Los consumidores llegaron en gran número atraídos por la posibilidad de adquirir alimentos directamente de los productores, lo que permite reducir costos en comparación con los precios del mercado tradicional. Para los feriantes, la jornada fue calificada como una verdadera “fiesta”, ya que les brinda la oportunidad de comercializar toda su producción sin intermediarios y obtener mejores ingresos.
La actividad fue organizada por el Ministerio de Agricultura y Ganadería (MAG), que reunió en esta edición a 47 organizaciones de productores provenientes de San Pedro, Cordillera, Caaguazú, Guairá, Paraguarí, Alto Paraná, Ñeembucú y Central, beneficiando de manera directa a unas 960 familias rurales.

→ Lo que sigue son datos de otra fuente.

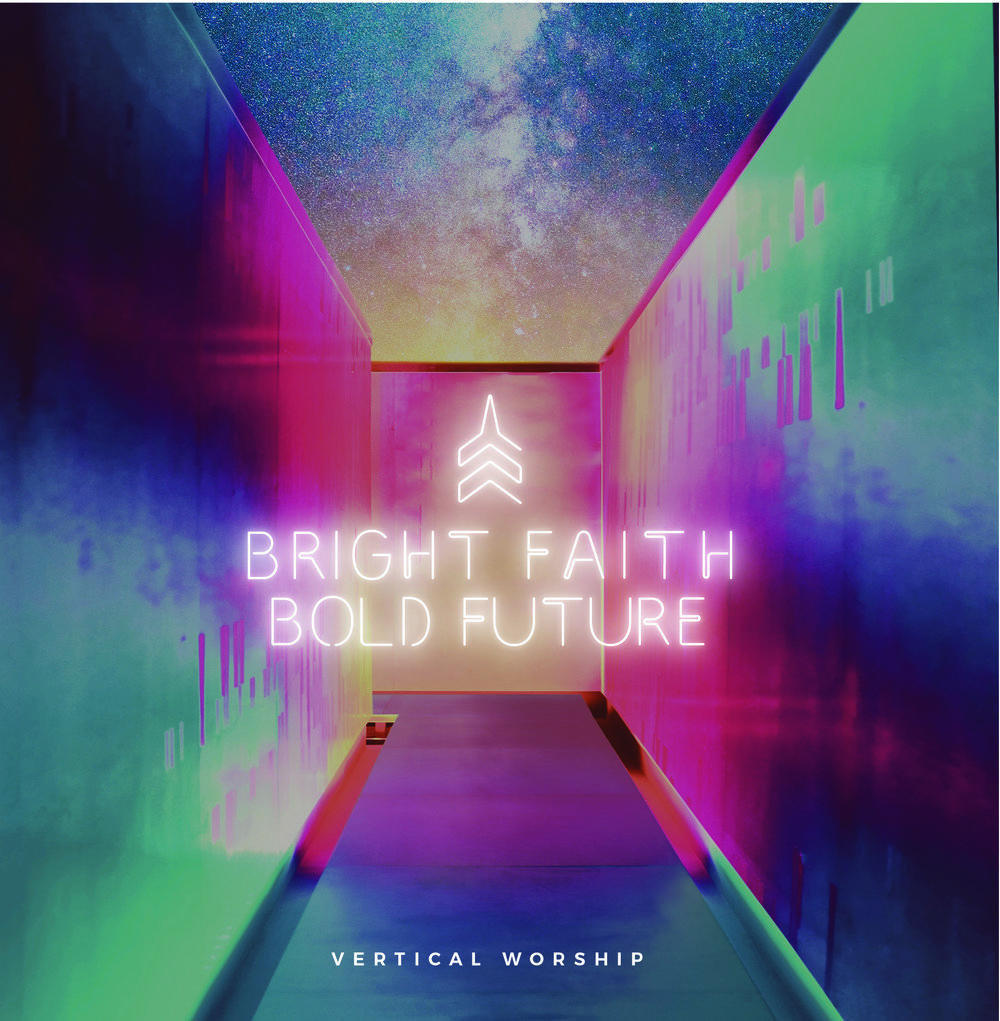Bright Faith Bold Future (Pre-Order)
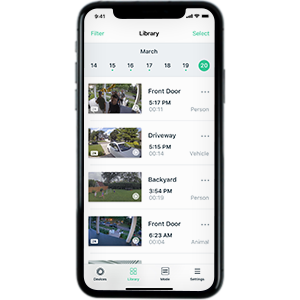 arlo;essential;pro3;ultra;security camera;monitor;ip camera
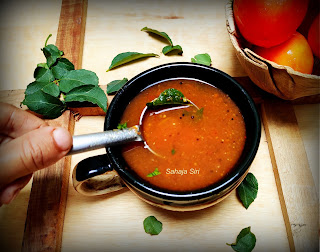 Jeera pepper rasam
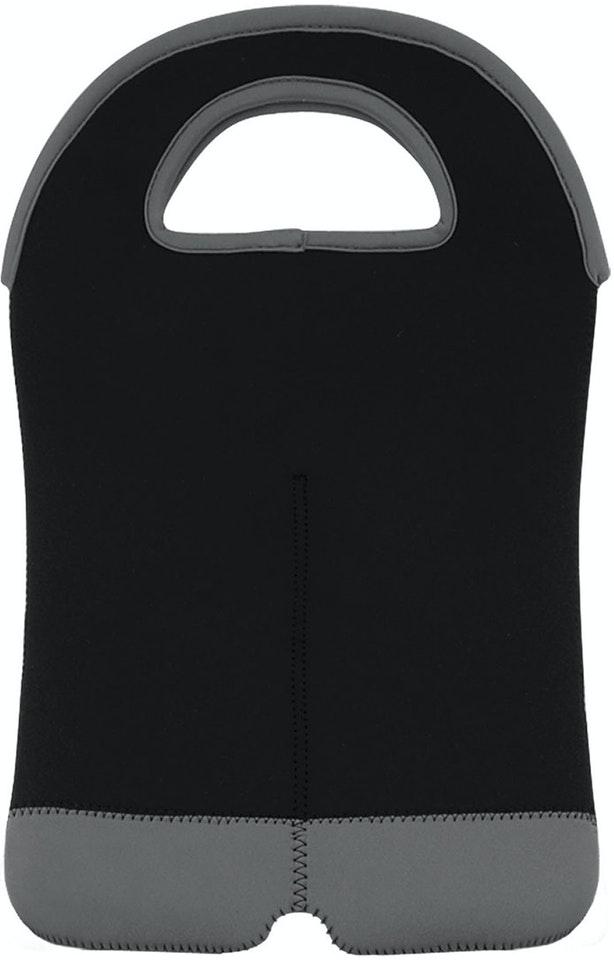 OAD OAD020 Black
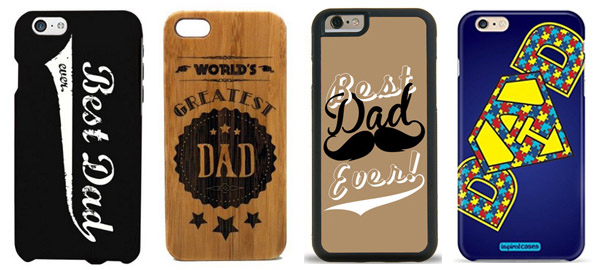 15+ iPhone Cases for Father's Day 2016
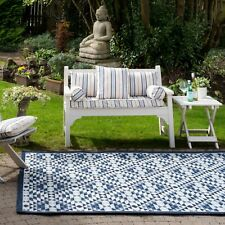 Large Blue Rugs for Outside Garden Summer Indoor Outdoor Flatweave Picnic Mats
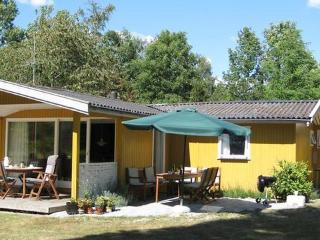 Hummingen ~ RA17553 - Nakskov vacation rentals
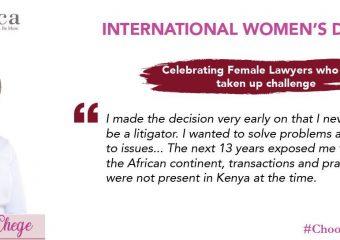 Mary_Chege_lawafrica intenational Women's day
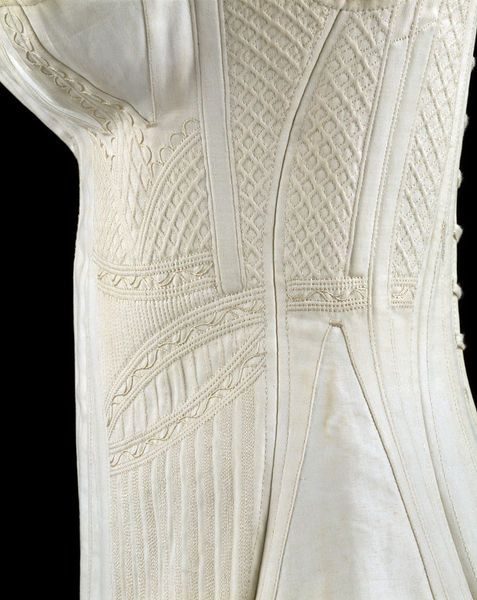 Corset | V&A Search the Collections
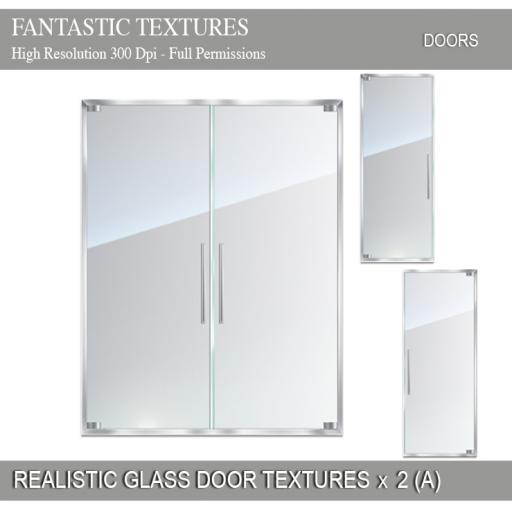 Realistic Glass Door Textures A Door Texture Fantastic Furniture Tall Cabinet Storage
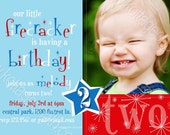 SALE - Little Firecracker - Any Age - 4th of July Birthday - Printable Invitation - Personalized Digital Photo Card for your Boy or Girl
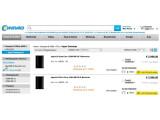 Bild: Conrad listet zwei Mac Pro-Linien. Die Auslieferung soll am 17. Dezember erfolgen.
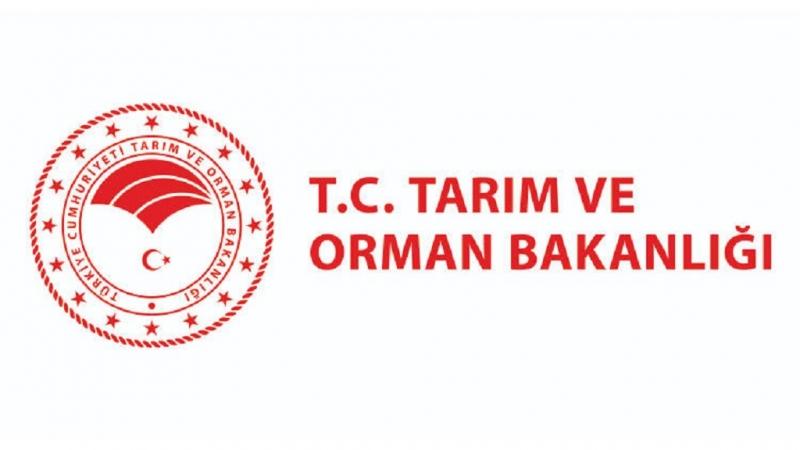 Tarım ve Orman Bakanlığı Destek Ödemeleri ve tarihleri açıklandı.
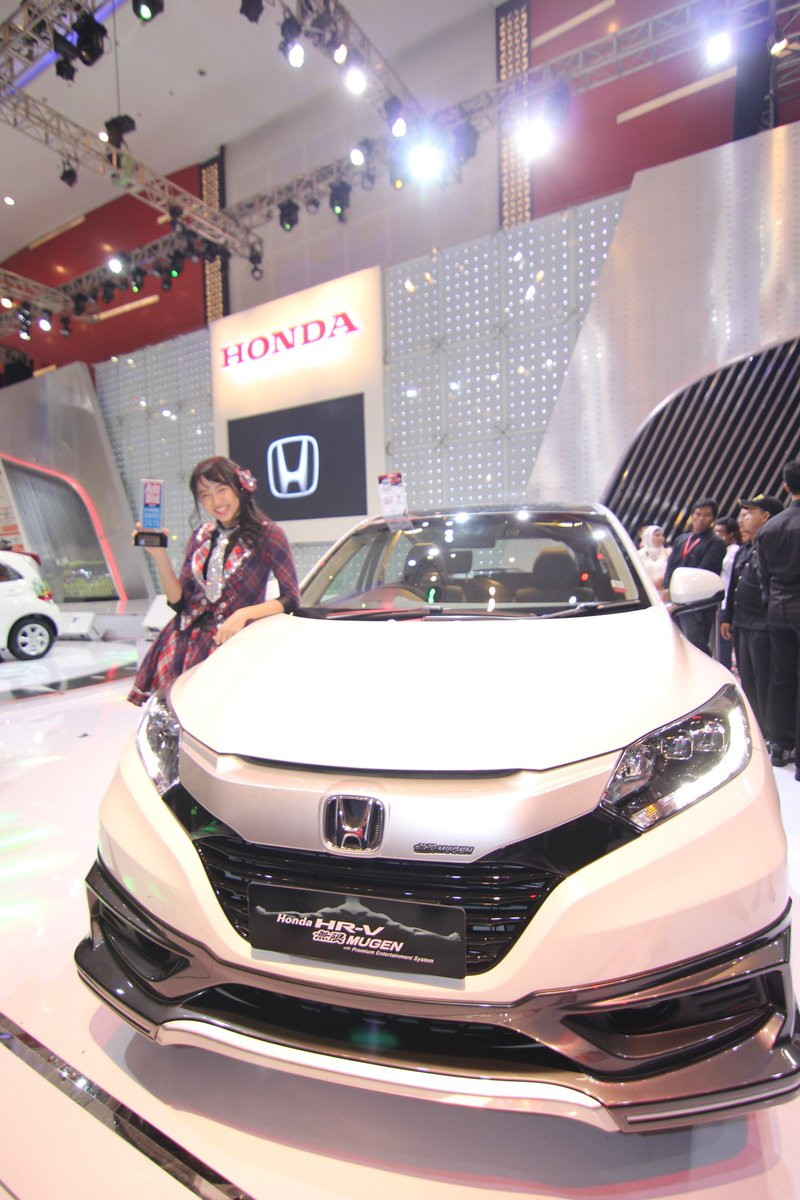 Honda HRV JKT 48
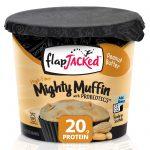 FlapJacked, Mighty Muffin, com Probióticos, Manteiga de Amendoim, 1,94 oz (55 g)   Comprar Suplemento em Promoção Site Barato e Bom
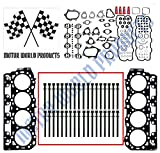 """Duramax LB7 Head gasket set with head bolts - types """"B or C"""""""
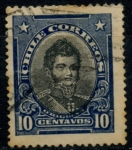Stamps : America : Chile :  CHILE_SCOTT 173.04 $0.2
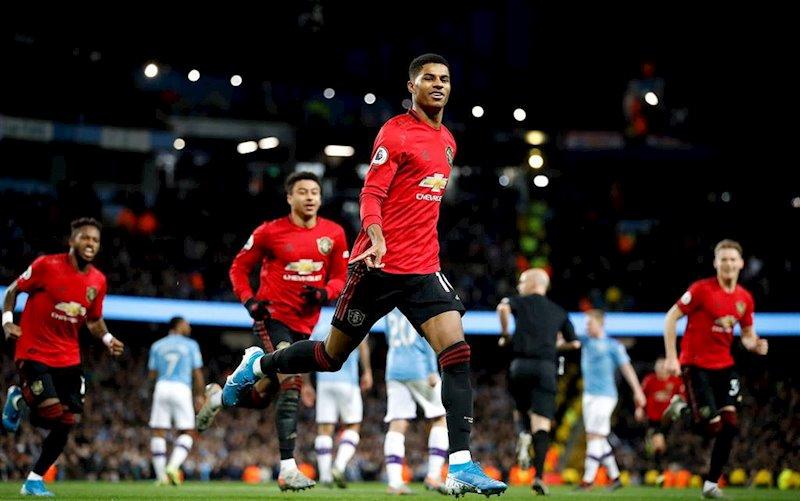 ep marcus rashford celebra un gol con el manchester united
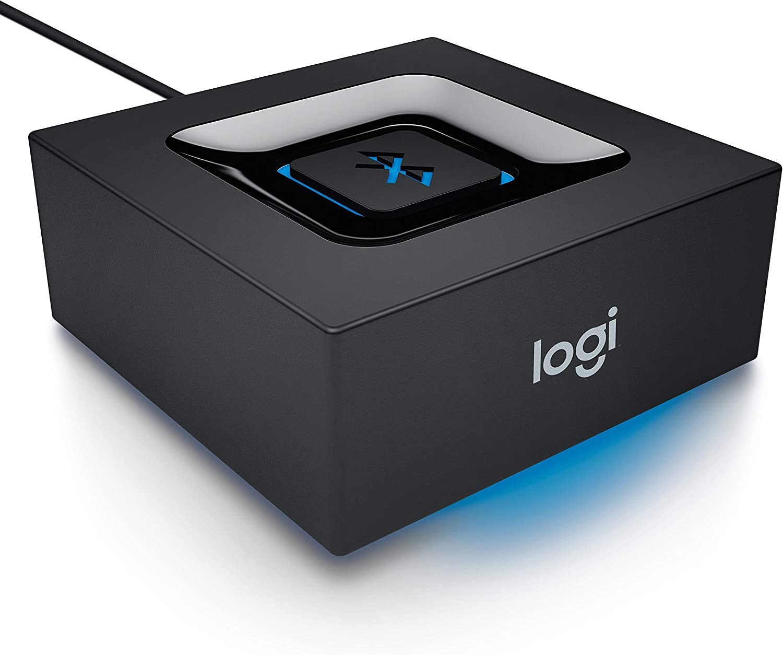 Logitech Bluetooth Music Adapter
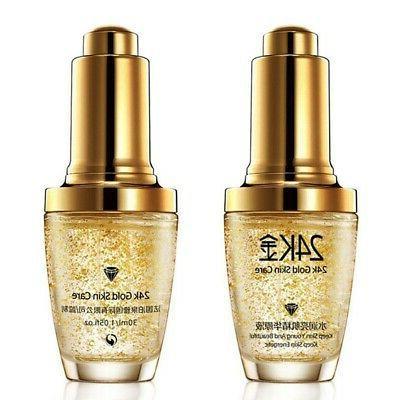 24K GOLD Collagen Serum Liquid Cream Face Care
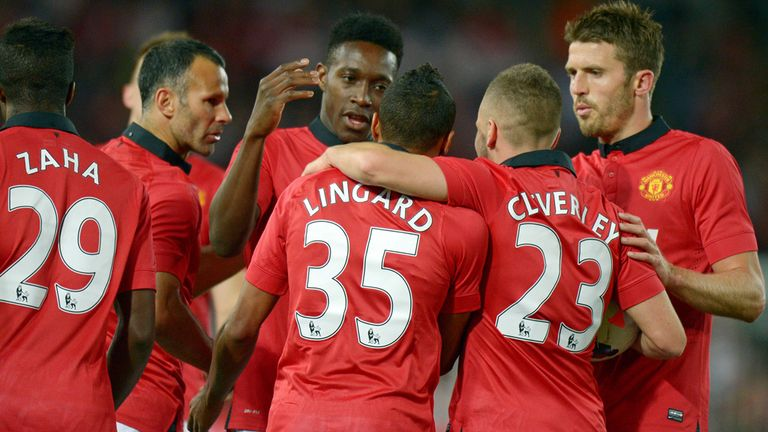 Jesse Lingard: Struck twice in convincing friendly victory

Durante la feria, los visitantes accedieron a una amplia variedad de productos de finca, como queso Paraguay, carnes de cerdo, lechón, cabra y oveja, gallina casera, huevos, miel de abeja, granos, frutas de estación y verduras frescas. También se ofrecieron plantas, flores y artesanías indígenas, destacando la diversidad cultural y productiva del país.
El titular del MAG, Carlos Giménez, valoró el impacto de estas iniciativas, especialmente en fechas con alta demanda como el Día del Trabajador y el Día de la Madre.
“Los productos que traemos son de calidad y conquistan al consumidor; ayudan a ahorrar al comprador y, lo más importante, tienen un alto impacto en la economía del pequeño productor”, afirmó.
Asimismo, anunció la continuidad de estas ferias y adelantó que el próximo 6 de mayo se realizará una nueva edición con énfasis en la comercialización de carne vacuna, con una proyección de venta de unas 20.000 toneladas.
Desde el MAG indicaron que estas actividades buscan garantizar precios justos para los consumidores, especialmente en productos de alta demanda, en línea con las políticas del Gobierno orientadas a fortalecer la economía familiar rural y facilitar el acceso a alimentos de calidad.